Your objective: Show every line in the data below that contains the word "meters".

A run of data:

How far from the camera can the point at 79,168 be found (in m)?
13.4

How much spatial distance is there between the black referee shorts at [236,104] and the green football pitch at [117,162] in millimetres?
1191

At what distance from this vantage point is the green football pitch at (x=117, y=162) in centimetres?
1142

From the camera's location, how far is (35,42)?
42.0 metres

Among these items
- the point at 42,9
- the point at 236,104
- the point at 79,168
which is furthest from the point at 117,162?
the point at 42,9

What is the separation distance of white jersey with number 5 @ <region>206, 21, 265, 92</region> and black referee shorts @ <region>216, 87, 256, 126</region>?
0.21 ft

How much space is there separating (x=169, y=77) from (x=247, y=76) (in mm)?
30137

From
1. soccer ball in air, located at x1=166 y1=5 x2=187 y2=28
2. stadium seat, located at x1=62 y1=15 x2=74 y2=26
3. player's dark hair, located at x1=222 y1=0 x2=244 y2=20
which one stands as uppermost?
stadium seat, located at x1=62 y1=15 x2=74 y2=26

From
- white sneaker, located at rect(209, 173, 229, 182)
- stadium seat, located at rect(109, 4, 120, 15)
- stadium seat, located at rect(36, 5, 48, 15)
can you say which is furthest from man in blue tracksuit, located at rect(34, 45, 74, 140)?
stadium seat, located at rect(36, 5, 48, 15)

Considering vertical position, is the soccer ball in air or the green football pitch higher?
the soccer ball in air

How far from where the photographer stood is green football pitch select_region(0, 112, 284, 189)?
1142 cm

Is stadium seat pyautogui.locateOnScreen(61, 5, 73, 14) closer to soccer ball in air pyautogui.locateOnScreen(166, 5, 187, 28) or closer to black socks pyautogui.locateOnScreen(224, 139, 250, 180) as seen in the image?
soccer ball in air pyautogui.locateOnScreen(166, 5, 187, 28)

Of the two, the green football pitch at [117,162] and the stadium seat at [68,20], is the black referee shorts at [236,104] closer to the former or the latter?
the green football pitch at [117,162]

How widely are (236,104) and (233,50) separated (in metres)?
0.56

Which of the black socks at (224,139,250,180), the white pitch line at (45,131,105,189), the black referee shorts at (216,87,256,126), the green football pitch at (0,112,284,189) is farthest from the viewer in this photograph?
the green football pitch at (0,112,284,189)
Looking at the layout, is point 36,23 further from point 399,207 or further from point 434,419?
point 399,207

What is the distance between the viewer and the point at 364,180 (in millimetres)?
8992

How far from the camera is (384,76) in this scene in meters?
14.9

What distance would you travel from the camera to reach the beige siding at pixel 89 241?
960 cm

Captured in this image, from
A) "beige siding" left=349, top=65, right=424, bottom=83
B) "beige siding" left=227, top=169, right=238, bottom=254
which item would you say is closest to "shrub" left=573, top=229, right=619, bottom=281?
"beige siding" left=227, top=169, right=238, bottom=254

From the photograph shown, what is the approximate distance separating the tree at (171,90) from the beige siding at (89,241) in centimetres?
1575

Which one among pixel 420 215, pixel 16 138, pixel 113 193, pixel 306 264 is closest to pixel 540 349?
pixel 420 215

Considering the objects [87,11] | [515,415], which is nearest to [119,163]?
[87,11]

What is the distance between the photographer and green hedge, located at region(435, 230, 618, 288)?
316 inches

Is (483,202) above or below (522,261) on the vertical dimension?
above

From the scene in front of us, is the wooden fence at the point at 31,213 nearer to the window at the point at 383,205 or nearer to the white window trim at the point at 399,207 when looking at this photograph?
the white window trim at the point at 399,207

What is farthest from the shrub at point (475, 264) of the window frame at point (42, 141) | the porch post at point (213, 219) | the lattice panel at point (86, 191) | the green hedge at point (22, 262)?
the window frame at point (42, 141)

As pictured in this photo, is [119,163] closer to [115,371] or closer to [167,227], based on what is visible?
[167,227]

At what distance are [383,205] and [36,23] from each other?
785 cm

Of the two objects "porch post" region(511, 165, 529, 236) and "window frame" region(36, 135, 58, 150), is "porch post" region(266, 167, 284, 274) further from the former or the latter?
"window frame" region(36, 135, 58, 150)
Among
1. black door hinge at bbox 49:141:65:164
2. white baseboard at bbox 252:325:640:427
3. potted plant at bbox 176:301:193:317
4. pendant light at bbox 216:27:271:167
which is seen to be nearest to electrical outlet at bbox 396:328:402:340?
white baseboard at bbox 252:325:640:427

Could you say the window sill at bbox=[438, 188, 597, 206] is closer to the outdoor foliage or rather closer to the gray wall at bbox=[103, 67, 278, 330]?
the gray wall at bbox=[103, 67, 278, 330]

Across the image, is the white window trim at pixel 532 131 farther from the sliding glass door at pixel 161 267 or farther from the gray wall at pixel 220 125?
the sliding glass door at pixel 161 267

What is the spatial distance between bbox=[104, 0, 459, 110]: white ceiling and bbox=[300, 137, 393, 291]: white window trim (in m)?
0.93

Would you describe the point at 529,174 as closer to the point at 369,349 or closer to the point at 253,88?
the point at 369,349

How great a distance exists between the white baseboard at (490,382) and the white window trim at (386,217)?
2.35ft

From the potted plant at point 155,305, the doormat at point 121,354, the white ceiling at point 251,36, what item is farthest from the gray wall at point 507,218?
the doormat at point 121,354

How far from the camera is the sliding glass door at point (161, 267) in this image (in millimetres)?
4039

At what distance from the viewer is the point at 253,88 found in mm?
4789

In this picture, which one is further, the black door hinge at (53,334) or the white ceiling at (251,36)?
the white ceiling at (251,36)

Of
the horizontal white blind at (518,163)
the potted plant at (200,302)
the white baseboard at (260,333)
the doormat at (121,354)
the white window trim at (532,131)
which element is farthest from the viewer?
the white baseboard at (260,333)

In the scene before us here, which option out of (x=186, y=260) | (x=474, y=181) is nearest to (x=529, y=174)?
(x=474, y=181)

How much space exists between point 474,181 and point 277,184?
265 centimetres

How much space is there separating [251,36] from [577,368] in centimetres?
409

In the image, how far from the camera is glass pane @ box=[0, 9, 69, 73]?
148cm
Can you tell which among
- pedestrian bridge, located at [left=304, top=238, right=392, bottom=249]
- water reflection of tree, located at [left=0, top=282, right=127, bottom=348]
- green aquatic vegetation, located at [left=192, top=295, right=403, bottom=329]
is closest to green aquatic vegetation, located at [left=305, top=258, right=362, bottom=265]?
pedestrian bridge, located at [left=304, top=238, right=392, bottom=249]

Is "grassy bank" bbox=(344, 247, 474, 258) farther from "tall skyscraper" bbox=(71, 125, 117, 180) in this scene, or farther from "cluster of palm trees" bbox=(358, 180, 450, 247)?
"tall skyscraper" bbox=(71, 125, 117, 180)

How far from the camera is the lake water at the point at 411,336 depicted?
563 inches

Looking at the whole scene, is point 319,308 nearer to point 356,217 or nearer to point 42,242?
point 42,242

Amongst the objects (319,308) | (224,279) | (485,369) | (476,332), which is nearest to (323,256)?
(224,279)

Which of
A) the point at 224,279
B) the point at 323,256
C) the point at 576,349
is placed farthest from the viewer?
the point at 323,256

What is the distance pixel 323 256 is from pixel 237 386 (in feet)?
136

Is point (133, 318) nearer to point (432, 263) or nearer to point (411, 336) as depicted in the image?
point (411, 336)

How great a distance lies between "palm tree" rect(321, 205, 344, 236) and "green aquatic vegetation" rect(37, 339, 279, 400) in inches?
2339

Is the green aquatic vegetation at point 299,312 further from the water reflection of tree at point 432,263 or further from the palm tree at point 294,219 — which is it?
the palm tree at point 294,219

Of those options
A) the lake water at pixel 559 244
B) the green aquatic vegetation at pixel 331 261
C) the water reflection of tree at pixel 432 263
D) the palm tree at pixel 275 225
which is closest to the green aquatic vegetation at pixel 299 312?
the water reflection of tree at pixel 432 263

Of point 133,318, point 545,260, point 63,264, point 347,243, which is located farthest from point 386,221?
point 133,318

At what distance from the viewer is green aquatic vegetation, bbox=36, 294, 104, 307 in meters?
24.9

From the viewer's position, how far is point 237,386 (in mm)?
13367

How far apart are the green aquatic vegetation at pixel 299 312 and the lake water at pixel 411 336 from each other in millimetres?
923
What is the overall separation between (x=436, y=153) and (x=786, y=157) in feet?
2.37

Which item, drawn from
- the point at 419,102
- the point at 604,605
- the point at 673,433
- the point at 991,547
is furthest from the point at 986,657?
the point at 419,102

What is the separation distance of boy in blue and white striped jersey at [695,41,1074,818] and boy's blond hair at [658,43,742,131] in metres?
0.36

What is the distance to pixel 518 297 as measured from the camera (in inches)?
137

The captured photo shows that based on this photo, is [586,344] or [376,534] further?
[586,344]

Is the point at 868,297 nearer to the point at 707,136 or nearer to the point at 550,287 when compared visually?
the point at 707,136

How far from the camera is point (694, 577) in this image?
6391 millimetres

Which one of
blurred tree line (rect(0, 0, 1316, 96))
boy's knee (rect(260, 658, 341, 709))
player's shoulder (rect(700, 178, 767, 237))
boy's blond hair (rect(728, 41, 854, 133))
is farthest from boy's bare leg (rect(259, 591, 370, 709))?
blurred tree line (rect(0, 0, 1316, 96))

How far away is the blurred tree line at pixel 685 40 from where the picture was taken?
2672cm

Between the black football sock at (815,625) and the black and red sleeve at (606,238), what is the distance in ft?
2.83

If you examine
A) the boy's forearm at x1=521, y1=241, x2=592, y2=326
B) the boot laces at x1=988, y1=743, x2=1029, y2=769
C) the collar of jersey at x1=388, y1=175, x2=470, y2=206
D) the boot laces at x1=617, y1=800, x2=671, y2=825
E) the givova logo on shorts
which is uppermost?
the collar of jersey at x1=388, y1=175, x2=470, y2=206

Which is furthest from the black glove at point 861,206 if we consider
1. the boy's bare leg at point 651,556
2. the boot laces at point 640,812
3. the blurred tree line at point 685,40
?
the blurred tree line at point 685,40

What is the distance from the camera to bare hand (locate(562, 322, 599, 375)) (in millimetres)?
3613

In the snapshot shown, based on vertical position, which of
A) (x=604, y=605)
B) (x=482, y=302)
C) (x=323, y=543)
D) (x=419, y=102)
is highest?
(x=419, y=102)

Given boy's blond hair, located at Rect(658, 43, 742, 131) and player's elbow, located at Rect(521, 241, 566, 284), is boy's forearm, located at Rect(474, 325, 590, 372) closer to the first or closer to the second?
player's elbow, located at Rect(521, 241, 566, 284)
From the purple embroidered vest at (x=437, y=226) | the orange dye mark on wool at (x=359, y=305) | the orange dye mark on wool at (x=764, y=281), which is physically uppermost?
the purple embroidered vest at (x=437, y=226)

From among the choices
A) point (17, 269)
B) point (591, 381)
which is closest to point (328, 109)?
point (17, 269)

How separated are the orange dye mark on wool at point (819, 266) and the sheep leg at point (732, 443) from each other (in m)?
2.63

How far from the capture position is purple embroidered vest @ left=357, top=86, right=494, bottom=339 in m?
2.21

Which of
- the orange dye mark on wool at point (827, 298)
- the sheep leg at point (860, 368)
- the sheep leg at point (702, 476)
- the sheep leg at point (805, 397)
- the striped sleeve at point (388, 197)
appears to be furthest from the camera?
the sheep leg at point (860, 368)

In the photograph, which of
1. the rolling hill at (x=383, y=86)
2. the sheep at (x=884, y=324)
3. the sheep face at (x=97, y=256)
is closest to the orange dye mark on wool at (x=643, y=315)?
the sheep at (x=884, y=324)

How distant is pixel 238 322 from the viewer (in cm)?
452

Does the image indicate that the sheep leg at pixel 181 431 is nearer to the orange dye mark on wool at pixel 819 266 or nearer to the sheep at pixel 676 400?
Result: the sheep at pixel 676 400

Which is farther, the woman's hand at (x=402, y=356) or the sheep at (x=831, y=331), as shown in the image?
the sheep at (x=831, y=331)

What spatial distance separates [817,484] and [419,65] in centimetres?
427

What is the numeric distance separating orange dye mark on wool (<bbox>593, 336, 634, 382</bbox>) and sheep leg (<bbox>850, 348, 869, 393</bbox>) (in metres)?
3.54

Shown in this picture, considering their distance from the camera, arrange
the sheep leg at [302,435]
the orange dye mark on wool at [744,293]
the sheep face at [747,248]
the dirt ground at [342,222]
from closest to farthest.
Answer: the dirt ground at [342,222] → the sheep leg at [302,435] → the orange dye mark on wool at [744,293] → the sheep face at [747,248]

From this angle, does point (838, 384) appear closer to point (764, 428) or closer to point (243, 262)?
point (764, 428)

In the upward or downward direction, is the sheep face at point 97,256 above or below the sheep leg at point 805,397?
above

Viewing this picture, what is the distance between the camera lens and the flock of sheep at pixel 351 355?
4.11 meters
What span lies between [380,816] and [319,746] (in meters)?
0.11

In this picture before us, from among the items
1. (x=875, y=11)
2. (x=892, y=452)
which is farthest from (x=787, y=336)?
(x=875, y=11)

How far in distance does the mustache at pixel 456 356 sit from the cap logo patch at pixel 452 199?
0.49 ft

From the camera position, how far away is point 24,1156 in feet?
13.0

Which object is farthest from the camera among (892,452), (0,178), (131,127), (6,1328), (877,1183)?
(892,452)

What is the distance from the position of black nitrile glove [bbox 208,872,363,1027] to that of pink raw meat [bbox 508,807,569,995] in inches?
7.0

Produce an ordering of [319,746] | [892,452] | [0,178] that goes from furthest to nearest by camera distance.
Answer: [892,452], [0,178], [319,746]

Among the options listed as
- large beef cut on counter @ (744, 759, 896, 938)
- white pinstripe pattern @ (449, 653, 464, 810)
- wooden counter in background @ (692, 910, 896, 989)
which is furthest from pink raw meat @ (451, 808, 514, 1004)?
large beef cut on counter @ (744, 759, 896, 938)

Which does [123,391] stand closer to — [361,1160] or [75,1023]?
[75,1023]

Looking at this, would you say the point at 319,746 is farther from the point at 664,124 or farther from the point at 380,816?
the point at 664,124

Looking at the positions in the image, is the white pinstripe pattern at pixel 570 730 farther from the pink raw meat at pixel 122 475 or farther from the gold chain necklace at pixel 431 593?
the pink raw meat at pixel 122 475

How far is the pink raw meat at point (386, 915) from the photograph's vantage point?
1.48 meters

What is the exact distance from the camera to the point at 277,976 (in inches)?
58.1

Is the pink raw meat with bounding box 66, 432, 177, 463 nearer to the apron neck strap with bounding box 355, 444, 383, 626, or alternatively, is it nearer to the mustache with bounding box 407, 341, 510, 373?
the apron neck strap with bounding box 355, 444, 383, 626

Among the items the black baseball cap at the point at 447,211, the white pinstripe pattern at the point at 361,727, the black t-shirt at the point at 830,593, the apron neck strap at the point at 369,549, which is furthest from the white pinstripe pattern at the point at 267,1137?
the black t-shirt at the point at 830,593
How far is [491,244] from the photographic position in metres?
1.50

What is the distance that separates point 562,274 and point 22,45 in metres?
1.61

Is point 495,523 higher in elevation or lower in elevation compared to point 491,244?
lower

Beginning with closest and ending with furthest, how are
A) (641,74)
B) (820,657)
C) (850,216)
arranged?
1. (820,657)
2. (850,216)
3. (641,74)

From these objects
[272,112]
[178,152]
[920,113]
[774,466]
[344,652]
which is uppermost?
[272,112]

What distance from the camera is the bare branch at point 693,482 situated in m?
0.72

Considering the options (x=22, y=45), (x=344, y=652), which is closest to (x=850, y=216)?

Exercise solution:
How far from the camera is (384,76) in this scene in meters?
At what distance from the viewer is green aquatic vegetation, bbox=36, 294, 104, 307 in meters?
4.11 meters
What span lies between [380,816] and [319,746] (in meters)?
1.48 meters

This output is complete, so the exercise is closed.